begin Passage
Unfortunately, this will not work since (x : a) ** f x is incompatible with (x ** y). We need special handling of the overloading of (**) as both a typebind and a regular operator. I believe this can be achieved in the same way that - is both a prefix and an infix operator. In the prototype, I did not touch any of the special code for (**)

Why not rewrite -> as a binding operator?

-> behaves quite differently from other binding operators, in particular when it comes to quantities: it is not the case that
(1 x : a) -> b x desugars to a -> (\1 x => b x), rather it indicates that the inhabitant of that type uses its argument linearly, which is not what binding operators allow.

This is nice but it's not going far enough

It would be great if we could completely remove the special cases for ** and unify -@ and =@. Technically speaking, this could completely supplant do-notation and let-syntax. However, this proposal errs on the side of caution by making conservative choices with regard to overloading and syntax disambiguation. Eager syntax changes have led to difficult-to-solve inconsistencies which are still at play today (see issues about namespaces and dot-projections). Despite those restrictions, I think this proposal still provides a substantial improvement in expressive power, while avoiding pitfalls previously encountered. Namely, slow disambiguation processes, ambiguous syntax, and confusing hard-to-read code. If those restrictions prove superfluous, lifting them will be a backward-compatible change and can be done without fear.

Why do we need this? Nobody's going to use it?

This feature will see the most use as users employ functions such as (**) and =@, as well as new operators for quantitative pairs. I expect the use of this feature in fixity-delcarations to be, niche for most users, since we do not expect many users to write DSLs. But for language designers and library writers, the ability to customise binders is extremely useful, and I expect to see this feature used by this corner of the community. Additionally, one could be tempted to think that adding this feature will add complexity and cruft to the existing parser, but this feature already exists in the form of (**). What this proposal does is render this implementation more principled, and customisable. Avoiding the pitfall of adding complex special-case code that was introduced in idris1 with syntax-blocks.
end Passage
begin Source records
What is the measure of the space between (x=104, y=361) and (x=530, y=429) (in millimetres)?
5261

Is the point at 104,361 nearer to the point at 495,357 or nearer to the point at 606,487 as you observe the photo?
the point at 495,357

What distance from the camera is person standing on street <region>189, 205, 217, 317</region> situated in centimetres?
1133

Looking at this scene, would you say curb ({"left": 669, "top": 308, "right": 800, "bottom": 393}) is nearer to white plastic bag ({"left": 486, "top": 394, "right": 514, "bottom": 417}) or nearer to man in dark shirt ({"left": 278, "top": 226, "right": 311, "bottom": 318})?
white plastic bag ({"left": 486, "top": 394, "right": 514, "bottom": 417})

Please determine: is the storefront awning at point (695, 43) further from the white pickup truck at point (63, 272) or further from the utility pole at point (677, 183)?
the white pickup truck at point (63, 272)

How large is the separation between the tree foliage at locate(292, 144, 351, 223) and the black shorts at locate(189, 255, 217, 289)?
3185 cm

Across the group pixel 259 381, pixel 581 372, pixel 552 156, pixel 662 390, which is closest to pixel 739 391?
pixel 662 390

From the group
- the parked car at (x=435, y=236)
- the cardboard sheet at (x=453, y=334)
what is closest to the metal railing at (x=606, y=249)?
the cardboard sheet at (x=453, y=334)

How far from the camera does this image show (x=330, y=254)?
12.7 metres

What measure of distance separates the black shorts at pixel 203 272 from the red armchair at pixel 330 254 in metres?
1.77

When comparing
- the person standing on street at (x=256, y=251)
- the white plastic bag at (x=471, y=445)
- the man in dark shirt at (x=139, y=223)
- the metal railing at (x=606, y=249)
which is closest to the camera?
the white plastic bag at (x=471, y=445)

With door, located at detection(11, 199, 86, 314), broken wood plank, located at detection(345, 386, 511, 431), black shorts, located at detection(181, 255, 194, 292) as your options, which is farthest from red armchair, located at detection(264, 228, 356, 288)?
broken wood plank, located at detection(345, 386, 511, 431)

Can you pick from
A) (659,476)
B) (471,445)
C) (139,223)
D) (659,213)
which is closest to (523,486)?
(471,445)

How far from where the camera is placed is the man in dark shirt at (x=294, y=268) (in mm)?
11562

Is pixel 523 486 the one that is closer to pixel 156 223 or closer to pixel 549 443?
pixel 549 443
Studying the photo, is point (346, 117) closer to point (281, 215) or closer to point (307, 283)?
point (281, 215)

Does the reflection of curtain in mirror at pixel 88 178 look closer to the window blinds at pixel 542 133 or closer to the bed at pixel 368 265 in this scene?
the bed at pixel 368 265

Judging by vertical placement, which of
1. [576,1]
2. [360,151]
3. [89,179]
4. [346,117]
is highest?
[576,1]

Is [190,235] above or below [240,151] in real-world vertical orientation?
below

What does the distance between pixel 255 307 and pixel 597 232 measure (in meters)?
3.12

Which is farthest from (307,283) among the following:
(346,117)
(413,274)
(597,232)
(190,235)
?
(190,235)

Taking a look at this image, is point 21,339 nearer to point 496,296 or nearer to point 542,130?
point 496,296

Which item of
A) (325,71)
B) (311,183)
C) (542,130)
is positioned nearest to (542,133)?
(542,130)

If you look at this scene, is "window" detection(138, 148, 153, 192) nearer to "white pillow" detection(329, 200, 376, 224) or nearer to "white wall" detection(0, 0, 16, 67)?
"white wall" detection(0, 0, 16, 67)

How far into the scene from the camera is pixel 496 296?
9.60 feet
end Source records
Prompt A: Output the stretch of entries from the line that contains "Which is farthest from (307,283)" through the end of the entries, copying each line without any change.
Prompt B: Write the next part of the text on binding operators, picking up after its last sentence.
The entries were gathered separately and have no connection to the text on binding operators.

Exercise answer A:
Which is farthest from (307,283) among the following:
(346,117)
(413,274)
(597,232)
(190,235)
?
(190,235)

Taking a look at this image, is point 21,339 nearer to point 496,296 or nearer to point 542,130?
point 496,296

Which item of
A) (325,71)
B) (311,183)
C) (542,130)
is positioned nearest to (542,133)?
(542,130)

If you look at this scene, is "window" detection(138, 148, 153, 192) nearer to "white pillow" detection(329, 200, 376, 224) or nearer to "white wall" detection(0, 0, 16, 67)?
"white wall" detection(0, 0, 16, 67)

How far into the scene from the camera is pixel 496 296?
9.60 feet

Exercise answer B:
Why can't we overload -@ for both dependent and non-dependent arrow?

We could but the error message would get worse. The current prototype implementation detects when a binding operator is used in non-binding position and report an error explaining how to fix the program. Allowing the overload would mean that we desugar Nat -@ Nat as (-@) Nat (\_ : Nat => Nat) in addition to the previously described desugaring. However, this is problematic for the following reasons:

  • When using a typebind operator as regular x -@ z and it does not typecheck, we do not know if it's because the user meant (x : _) -@ z or (_ : x) -@ z and so we cannot report the correct fix to the user. In the current version, we tell the user to write (_ : x) -@ z.
  • If we write let x = Nat in x -@ y x, we don't know if we mean to shadow x or to reference x. In the current implementation, -@ would have to be regular and x is a reference. If -@ was typebind, we report the error apropriately.
  • When using the type constructor for sigma (**) we woudl be tempted to write x ** Fin x but with the above rule, this would be desugared to (**) x (\_ : x => Fin x), but what the user meant is (**) ? (\x => FIn x).

All of those are solvable problems, but I do not wish to attempt to solve them in this proposal.

Why do we need so much special syntax for binders?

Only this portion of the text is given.